• EXERCISE OBJECTIVE
From the entries below, copy each line in which the word "California" occurs.

Segment Start: STUDY MATERIAL

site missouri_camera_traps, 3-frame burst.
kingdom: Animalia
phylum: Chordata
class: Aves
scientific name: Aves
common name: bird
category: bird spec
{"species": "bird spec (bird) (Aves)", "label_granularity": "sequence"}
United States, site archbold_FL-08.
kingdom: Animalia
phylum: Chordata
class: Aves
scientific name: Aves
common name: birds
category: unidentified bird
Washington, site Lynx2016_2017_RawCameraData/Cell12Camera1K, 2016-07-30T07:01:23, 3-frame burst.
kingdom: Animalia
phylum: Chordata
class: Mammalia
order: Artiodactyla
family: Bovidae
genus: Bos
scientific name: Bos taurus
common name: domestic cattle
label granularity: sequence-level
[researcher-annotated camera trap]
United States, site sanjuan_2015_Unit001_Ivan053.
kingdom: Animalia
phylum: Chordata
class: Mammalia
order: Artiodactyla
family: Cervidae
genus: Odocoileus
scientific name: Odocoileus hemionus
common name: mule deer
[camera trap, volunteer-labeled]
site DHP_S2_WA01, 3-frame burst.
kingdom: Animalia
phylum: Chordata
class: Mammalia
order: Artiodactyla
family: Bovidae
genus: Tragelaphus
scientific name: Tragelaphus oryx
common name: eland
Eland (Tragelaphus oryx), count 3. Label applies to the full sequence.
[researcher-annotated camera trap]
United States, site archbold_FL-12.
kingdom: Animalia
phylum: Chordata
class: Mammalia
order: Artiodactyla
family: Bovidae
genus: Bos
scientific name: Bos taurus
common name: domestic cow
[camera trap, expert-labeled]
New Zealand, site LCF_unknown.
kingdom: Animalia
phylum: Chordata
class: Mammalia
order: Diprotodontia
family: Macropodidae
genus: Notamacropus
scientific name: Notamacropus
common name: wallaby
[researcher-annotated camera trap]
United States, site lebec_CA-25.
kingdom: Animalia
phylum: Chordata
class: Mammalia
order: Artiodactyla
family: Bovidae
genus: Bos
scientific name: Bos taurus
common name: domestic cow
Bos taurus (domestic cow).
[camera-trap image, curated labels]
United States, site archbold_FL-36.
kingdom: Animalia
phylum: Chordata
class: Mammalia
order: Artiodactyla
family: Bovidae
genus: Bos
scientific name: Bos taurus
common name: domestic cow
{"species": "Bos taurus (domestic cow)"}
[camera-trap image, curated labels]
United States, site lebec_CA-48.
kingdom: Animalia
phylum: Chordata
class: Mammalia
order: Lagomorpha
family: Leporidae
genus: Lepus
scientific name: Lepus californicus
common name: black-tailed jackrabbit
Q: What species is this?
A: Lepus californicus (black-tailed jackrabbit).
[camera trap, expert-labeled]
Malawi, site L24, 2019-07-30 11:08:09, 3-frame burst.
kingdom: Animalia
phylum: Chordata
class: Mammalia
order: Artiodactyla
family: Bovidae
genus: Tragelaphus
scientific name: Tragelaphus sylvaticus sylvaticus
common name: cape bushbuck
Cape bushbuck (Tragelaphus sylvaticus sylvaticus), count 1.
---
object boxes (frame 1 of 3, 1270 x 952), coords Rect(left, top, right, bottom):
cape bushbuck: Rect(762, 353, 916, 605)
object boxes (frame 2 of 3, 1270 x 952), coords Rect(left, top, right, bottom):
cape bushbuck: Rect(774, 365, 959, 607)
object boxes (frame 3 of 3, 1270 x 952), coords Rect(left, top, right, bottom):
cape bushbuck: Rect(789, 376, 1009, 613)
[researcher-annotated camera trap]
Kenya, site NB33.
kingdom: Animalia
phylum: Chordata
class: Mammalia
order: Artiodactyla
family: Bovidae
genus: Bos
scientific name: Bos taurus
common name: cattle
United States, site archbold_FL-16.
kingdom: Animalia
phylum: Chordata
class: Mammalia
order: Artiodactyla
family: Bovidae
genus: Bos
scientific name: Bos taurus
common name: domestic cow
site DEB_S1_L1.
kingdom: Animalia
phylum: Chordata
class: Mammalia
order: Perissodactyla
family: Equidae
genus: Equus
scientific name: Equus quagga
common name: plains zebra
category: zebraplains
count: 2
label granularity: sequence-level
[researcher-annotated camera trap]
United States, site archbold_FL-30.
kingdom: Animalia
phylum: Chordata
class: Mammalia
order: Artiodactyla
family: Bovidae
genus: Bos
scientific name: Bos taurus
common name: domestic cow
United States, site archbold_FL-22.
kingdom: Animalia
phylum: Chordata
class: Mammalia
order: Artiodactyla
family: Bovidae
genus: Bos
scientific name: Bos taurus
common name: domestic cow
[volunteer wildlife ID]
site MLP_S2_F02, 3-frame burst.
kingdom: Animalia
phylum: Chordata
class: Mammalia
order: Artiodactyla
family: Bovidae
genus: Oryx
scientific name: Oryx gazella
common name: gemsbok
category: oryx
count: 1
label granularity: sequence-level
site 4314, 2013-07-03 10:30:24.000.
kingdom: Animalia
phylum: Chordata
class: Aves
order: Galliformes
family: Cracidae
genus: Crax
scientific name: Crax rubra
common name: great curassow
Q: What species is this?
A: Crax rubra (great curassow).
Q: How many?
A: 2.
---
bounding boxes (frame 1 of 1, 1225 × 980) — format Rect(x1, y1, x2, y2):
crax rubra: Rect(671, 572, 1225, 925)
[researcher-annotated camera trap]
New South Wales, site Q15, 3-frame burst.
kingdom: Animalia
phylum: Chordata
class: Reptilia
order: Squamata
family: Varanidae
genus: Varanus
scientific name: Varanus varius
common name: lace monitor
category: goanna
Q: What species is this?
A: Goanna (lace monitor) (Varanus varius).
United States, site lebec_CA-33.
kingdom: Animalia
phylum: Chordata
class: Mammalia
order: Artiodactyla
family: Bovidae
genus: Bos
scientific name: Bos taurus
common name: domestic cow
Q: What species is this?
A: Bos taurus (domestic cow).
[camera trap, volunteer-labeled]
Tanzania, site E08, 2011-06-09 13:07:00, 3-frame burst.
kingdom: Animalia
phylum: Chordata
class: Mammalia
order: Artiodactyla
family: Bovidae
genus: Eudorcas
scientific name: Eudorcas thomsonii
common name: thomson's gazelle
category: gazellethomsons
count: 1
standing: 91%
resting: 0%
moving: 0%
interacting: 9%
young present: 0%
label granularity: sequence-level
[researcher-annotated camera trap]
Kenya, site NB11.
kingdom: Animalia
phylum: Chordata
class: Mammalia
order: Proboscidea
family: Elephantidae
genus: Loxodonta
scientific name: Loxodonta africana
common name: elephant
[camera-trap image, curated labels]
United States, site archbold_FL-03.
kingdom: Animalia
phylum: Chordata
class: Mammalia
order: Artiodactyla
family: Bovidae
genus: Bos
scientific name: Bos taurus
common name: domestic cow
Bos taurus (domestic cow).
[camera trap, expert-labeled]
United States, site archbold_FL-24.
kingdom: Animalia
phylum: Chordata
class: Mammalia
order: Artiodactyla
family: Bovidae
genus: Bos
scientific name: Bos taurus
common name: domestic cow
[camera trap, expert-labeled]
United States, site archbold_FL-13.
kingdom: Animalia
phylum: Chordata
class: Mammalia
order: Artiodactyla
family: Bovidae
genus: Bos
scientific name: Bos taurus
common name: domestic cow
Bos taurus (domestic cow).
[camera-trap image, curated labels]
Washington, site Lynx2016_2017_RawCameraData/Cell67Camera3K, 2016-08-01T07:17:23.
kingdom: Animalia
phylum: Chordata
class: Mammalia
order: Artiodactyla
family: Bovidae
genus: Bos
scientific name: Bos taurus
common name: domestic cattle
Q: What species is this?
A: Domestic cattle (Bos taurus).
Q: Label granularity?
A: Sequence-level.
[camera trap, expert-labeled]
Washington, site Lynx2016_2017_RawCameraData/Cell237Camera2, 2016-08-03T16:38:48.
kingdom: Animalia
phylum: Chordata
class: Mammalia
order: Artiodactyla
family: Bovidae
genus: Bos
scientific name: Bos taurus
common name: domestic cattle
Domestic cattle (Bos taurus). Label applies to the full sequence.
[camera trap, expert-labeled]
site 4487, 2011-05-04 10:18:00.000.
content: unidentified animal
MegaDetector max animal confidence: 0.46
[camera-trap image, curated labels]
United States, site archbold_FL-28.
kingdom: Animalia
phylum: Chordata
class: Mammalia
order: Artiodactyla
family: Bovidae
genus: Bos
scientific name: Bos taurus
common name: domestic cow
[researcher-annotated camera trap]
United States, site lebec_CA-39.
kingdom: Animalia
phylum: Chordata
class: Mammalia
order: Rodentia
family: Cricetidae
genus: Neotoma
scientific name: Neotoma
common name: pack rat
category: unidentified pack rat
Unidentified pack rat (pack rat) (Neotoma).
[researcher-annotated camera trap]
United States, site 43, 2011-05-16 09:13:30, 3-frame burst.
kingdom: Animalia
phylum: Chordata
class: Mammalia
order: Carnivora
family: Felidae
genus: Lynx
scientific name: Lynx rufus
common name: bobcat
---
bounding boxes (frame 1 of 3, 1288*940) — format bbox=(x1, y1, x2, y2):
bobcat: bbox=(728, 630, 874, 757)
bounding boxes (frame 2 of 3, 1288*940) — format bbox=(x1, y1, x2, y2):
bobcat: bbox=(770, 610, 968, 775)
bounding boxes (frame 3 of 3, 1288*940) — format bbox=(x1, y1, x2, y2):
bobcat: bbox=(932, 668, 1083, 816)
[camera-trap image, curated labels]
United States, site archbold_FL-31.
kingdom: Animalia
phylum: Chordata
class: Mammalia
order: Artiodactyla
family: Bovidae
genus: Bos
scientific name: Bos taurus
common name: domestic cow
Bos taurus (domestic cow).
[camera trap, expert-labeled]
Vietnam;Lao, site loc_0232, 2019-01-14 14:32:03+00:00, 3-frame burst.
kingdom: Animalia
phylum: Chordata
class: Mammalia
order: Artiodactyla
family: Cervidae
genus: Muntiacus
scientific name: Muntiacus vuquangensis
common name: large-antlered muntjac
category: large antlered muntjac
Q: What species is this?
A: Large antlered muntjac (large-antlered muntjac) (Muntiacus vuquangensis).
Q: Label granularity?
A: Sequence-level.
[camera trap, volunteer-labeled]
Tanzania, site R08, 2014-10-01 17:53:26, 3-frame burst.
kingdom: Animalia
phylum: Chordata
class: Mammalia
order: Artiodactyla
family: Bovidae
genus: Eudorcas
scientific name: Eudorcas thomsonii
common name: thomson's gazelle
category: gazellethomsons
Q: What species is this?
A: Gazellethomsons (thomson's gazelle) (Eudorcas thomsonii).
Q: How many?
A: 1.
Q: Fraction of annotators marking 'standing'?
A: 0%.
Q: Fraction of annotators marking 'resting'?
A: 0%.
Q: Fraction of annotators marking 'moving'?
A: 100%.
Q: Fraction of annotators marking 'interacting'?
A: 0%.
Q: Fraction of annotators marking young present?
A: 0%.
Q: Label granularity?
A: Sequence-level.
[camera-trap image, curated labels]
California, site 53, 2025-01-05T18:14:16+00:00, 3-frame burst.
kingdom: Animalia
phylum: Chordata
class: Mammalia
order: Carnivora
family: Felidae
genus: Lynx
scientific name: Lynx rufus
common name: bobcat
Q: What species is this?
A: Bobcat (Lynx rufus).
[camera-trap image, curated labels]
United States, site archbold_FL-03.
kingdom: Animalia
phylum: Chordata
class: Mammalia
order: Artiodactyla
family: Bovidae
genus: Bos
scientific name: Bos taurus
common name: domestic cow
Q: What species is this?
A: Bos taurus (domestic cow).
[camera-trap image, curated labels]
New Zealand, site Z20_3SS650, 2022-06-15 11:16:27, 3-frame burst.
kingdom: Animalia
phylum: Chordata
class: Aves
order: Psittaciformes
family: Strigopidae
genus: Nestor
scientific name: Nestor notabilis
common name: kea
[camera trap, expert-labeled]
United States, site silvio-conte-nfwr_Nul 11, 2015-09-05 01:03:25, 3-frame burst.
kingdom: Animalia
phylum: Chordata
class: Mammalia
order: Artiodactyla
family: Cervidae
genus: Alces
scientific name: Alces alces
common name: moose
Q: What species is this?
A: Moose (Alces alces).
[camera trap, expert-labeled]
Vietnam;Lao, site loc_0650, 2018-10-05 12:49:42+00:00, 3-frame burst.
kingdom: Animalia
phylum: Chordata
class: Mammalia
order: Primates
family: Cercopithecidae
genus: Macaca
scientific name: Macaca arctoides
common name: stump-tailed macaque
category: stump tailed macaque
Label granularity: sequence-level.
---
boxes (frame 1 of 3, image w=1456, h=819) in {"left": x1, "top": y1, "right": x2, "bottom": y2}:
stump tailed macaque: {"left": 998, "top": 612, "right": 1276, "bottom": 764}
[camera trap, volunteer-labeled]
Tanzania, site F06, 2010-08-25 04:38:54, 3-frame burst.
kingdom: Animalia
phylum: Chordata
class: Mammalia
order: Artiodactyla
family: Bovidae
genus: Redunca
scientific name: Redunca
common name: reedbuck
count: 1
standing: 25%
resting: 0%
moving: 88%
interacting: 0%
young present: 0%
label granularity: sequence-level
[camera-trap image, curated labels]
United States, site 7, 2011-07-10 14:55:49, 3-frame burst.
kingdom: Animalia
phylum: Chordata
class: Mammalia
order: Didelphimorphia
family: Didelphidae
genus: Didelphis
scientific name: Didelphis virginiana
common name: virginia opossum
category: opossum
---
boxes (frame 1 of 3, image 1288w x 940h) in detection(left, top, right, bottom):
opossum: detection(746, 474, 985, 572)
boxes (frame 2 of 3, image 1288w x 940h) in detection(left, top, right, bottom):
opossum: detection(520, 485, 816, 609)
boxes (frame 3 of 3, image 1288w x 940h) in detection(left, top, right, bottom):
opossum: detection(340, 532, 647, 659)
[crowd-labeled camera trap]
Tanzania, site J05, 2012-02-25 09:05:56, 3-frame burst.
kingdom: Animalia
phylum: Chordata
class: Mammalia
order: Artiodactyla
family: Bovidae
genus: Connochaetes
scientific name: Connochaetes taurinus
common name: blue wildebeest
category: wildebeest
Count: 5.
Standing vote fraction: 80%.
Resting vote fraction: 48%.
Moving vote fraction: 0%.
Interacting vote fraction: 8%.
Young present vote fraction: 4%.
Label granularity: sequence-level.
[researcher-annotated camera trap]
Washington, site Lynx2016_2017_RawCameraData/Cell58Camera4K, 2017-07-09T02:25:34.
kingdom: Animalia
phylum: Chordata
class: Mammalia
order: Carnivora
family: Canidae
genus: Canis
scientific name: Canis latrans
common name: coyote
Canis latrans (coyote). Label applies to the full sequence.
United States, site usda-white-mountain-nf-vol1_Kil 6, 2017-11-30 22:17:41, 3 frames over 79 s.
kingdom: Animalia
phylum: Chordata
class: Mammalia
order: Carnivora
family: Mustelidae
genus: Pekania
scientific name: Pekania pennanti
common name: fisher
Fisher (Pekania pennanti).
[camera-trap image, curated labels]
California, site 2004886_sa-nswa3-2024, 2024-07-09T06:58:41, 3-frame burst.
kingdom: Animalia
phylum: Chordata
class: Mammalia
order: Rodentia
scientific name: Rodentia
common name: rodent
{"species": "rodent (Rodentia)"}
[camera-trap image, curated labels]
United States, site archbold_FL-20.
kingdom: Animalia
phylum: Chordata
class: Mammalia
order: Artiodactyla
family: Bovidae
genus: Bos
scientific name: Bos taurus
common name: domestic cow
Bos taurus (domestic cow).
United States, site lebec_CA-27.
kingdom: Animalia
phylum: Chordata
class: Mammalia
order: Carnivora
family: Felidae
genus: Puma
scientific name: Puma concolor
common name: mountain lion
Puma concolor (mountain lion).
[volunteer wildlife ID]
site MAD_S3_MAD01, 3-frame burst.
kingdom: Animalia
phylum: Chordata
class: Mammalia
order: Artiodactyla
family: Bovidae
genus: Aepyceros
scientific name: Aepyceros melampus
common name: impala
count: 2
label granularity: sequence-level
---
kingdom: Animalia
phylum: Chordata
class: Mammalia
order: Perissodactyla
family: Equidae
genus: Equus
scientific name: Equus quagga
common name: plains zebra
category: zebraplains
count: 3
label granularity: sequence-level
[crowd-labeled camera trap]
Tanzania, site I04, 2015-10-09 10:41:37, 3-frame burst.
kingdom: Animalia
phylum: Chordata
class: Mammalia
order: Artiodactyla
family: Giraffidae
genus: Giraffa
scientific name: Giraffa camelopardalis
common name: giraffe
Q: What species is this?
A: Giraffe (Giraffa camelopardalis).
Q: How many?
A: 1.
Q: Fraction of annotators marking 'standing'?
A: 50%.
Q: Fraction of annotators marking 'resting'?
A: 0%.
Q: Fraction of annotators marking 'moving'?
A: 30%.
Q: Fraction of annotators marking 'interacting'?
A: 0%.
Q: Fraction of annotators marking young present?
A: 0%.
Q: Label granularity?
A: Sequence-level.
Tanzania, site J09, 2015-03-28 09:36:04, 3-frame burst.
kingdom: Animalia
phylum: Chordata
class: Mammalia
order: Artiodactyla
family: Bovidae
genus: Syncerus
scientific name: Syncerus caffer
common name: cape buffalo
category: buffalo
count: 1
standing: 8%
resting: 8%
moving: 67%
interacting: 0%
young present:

Segment End: STUDY MATERIAL

• RESULT FOR THIS TASK
California, site 53, 2025-01-05T18:14:16+00:00, 3-frame burst.
California, site 2004886_sa-nswa3-2024, 2024-07-09T06:58:41, 3-frame burst.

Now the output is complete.